• _Information supplied_
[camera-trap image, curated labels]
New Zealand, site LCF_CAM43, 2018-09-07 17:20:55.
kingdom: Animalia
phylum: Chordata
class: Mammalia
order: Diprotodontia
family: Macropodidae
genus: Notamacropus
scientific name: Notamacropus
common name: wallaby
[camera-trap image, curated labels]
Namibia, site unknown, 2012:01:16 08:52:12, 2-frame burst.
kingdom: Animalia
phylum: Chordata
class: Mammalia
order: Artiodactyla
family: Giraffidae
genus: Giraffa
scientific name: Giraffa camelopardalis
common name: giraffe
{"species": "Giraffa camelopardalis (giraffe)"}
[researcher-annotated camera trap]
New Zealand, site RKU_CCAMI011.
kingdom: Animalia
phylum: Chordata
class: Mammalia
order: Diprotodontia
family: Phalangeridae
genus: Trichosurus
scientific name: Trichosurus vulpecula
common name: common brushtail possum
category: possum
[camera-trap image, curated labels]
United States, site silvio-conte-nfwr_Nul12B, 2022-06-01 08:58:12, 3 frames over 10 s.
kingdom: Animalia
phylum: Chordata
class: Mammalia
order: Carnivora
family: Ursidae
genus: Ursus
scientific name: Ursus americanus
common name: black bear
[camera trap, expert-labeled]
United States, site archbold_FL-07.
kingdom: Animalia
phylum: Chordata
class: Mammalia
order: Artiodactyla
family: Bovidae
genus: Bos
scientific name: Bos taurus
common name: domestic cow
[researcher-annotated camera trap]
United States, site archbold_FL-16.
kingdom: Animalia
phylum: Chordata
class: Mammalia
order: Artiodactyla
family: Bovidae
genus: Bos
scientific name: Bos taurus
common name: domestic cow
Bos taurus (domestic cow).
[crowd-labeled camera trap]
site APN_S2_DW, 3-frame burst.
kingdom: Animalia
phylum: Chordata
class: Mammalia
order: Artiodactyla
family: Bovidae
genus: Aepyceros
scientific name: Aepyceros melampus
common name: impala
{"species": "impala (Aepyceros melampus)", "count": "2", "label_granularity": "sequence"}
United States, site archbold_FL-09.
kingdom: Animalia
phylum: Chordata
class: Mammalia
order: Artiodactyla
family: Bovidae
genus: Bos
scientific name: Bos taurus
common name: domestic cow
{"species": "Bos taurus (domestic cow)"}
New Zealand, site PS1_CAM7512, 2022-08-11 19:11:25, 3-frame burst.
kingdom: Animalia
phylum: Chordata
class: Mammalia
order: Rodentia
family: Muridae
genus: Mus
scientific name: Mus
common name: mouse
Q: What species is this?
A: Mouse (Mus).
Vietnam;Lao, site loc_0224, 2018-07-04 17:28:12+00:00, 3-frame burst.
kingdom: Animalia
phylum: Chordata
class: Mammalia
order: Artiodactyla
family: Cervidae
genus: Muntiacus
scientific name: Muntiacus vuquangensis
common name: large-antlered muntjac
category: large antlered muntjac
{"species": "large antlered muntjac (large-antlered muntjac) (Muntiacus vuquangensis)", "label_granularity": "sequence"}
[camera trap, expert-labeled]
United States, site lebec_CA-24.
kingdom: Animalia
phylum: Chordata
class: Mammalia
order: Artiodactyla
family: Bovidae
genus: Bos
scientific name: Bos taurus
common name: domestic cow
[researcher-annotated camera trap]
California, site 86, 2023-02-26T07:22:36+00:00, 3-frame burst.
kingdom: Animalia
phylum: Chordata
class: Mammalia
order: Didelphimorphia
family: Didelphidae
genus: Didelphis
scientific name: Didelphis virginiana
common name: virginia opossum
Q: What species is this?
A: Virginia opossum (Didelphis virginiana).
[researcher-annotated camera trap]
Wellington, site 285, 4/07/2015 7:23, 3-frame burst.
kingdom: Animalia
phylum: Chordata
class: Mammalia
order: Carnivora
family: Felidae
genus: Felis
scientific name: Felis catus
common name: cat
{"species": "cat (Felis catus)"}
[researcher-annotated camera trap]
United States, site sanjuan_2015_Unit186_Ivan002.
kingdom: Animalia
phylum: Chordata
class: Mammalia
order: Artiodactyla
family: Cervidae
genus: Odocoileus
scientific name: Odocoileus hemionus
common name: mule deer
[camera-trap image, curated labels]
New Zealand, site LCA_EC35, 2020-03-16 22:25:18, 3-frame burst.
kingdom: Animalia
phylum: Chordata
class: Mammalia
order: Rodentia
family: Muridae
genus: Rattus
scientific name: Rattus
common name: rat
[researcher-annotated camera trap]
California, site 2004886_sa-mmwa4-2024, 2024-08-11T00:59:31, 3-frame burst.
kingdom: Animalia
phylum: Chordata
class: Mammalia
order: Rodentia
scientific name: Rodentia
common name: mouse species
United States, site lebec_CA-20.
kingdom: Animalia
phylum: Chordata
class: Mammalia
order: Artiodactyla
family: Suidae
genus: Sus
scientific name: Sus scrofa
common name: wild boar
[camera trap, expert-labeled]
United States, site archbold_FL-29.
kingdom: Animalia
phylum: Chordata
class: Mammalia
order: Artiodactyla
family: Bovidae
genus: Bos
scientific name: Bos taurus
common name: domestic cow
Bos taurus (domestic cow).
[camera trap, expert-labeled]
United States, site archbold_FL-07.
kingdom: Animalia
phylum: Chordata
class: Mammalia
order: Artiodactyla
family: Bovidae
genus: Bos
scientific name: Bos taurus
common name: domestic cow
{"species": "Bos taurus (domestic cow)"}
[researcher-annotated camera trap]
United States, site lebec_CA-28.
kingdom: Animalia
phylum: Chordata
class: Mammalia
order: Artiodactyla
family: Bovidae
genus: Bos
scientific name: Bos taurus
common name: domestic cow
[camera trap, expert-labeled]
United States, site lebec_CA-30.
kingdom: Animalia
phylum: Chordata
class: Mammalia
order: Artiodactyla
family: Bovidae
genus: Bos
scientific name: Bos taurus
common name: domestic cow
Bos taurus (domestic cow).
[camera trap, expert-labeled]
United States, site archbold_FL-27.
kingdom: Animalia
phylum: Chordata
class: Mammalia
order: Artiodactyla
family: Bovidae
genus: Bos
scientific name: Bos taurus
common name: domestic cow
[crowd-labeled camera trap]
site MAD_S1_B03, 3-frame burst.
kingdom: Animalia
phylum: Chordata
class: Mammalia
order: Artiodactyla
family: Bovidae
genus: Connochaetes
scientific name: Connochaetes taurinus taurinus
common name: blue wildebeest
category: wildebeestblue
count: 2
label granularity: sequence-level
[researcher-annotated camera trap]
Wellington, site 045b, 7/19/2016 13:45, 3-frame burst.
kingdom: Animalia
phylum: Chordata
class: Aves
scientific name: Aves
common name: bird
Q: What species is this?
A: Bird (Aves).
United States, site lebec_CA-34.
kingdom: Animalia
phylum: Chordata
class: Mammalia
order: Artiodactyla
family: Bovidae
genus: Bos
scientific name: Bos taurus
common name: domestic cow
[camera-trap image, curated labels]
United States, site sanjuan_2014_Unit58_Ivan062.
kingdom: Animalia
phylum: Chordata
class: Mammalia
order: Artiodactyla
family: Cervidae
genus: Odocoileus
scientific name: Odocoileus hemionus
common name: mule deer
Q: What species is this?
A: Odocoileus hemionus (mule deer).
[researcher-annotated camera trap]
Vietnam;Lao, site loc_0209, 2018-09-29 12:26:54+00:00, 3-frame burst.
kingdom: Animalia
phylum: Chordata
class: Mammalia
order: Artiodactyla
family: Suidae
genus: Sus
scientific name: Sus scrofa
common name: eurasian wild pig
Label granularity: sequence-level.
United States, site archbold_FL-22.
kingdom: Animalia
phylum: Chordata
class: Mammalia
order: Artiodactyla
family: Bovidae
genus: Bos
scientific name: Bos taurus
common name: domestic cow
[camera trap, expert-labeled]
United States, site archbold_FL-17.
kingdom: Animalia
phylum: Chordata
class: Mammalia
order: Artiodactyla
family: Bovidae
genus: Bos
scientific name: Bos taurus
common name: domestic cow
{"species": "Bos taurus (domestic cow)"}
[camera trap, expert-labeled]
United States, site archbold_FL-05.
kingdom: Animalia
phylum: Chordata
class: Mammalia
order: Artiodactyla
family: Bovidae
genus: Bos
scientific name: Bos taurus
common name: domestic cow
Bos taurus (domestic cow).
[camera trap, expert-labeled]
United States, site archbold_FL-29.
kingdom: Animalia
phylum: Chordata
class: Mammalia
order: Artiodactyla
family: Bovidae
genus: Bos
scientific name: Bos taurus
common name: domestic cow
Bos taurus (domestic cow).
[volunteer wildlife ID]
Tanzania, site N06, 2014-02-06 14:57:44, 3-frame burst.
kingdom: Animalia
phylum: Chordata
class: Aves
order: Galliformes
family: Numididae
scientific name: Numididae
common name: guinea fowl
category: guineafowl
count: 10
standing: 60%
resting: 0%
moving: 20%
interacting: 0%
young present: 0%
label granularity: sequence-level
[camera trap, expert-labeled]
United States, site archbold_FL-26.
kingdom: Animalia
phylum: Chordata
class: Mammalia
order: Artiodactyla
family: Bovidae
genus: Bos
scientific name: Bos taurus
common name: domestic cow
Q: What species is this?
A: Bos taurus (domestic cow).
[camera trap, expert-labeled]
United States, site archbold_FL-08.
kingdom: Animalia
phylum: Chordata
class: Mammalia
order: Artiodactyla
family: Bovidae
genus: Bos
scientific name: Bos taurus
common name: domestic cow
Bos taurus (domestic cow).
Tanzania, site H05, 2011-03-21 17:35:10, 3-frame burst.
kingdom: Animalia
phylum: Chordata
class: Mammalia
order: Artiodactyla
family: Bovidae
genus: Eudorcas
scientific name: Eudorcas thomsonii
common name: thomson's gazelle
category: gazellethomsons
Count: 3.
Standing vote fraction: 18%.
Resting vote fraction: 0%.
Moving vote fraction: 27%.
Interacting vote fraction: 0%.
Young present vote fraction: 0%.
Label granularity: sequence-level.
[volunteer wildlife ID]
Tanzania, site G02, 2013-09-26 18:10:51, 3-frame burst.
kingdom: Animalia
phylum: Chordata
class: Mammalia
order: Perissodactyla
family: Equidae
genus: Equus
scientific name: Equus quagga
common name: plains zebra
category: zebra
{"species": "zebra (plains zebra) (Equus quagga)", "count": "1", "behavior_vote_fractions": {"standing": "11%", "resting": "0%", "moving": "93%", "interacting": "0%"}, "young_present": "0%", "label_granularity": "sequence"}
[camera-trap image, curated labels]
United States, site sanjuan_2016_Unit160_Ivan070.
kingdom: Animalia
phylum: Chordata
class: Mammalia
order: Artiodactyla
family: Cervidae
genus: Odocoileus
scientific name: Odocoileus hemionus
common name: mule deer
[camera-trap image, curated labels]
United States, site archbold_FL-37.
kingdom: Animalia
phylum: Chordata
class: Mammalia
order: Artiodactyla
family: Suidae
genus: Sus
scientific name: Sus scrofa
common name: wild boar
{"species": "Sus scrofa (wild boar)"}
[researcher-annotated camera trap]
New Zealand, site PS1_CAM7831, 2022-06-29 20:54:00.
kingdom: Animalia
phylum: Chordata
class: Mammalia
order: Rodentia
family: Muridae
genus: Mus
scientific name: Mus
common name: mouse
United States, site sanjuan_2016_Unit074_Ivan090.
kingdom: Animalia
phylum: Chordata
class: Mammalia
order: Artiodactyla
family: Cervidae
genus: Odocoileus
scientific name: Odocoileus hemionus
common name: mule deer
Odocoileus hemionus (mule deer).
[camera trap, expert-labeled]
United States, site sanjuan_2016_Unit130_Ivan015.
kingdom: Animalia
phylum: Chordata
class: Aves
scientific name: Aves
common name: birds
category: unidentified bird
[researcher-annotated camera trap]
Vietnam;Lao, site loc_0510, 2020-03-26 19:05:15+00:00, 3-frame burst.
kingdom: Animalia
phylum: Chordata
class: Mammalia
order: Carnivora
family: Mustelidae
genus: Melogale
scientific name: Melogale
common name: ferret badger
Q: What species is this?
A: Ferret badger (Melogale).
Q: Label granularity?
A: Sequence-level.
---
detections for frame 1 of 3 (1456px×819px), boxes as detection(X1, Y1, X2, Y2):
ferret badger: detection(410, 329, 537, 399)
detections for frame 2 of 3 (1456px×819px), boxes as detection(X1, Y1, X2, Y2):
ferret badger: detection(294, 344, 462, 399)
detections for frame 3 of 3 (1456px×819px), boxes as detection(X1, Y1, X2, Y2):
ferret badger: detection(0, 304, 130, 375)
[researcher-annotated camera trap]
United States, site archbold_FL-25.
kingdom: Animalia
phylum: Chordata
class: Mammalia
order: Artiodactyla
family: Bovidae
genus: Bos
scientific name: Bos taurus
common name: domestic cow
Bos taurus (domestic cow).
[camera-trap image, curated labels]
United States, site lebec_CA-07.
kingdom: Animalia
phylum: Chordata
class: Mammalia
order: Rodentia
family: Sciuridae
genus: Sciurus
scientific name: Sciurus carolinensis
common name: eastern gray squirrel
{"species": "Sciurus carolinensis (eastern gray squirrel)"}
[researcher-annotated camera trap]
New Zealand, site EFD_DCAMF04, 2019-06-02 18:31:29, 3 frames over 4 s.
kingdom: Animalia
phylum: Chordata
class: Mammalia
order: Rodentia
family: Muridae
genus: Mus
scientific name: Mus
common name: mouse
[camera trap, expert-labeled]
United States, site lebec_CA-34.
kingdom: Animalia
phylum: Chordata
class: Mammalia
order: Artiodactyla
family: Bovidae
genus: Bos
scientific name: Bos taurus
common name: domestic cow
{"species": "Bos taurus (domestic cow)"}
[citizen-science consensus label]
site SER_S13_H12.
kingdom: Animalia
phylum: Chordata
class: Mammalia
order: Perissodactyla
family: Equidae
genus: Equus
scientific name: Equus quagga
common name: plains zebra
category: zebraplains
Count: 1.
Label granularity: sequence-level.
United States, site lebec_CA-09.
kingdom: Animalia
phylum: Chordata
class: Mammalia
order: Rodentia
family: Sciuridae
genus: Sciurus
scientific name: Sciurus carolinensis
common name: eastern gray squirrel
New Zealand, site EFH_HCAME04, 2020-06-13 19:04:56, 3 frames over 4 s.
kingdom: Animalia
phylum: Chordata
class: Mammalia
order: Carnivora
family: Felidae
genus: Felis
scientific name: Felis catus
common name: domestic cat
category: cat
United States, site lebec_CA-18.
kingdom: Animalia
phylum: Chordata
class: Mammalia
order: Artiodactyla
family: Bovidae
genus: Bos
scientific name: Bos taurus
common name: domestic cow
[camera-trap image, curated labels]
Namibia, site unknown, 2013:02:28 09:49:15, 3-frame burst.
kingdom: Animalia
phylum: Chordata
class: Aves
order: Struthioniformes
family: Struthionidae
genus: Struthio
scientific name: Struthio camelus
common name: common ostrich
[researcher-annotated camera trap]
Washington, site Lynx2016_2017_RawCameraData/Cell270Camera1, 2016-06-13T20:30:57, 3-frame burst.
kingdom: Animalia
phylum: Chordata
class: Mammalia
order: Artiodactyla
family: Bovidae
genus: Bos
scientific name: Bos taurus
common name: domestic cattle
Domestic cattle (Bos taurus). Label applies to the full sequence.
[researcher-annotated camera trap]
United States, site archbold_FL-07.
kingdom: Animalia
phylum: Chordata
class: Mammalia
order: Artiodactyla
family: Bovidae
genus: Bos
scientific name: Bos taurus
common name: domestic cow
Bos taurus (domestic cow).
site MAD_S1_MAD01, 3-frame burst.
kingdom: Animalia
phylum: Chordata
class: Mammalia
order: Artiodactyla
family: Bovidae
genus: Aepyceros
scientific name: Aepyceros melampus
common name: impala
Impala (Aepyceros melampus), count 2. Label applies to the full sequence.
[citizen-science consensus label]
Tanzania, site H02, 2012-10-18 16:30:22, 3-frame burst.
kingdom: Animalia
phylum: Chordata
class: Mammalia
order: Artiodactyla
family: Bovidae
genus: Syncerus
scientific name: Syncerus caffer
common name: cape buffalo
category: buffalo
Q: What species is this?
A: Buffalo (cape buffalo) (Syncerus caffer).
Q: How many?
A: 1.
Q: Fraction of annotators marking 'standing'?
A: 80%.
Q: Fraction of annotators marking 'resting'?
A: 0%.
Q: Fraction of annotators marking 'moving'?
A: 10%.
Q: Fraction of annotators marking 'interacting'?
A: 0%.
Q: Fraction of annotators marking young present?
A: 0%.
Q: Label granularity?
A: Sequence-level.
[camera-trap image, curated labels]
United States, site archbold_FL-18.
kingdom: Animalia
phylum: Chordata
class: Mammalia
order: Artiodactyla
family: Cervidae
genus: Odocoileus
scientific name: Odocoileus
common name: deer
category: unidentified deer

• _Task to complete_
Look above for the line holding "order: Struthioniformes". Print it and every line after it, exactly, through the line holding "2016-06-13T20:30:57, 3-frame burst.".

• _Answer space_
order: Struthioniformes
family: Struthionidae
genus: Struthio
scientific name: Struthio camelus
common name: common ostrich
[researcher-annotated camera trap]
Washington, site Lynx2016_2017_RawCameraData/Cell270Camera1, 2016-06-13T20:30:57, 3-frame burst.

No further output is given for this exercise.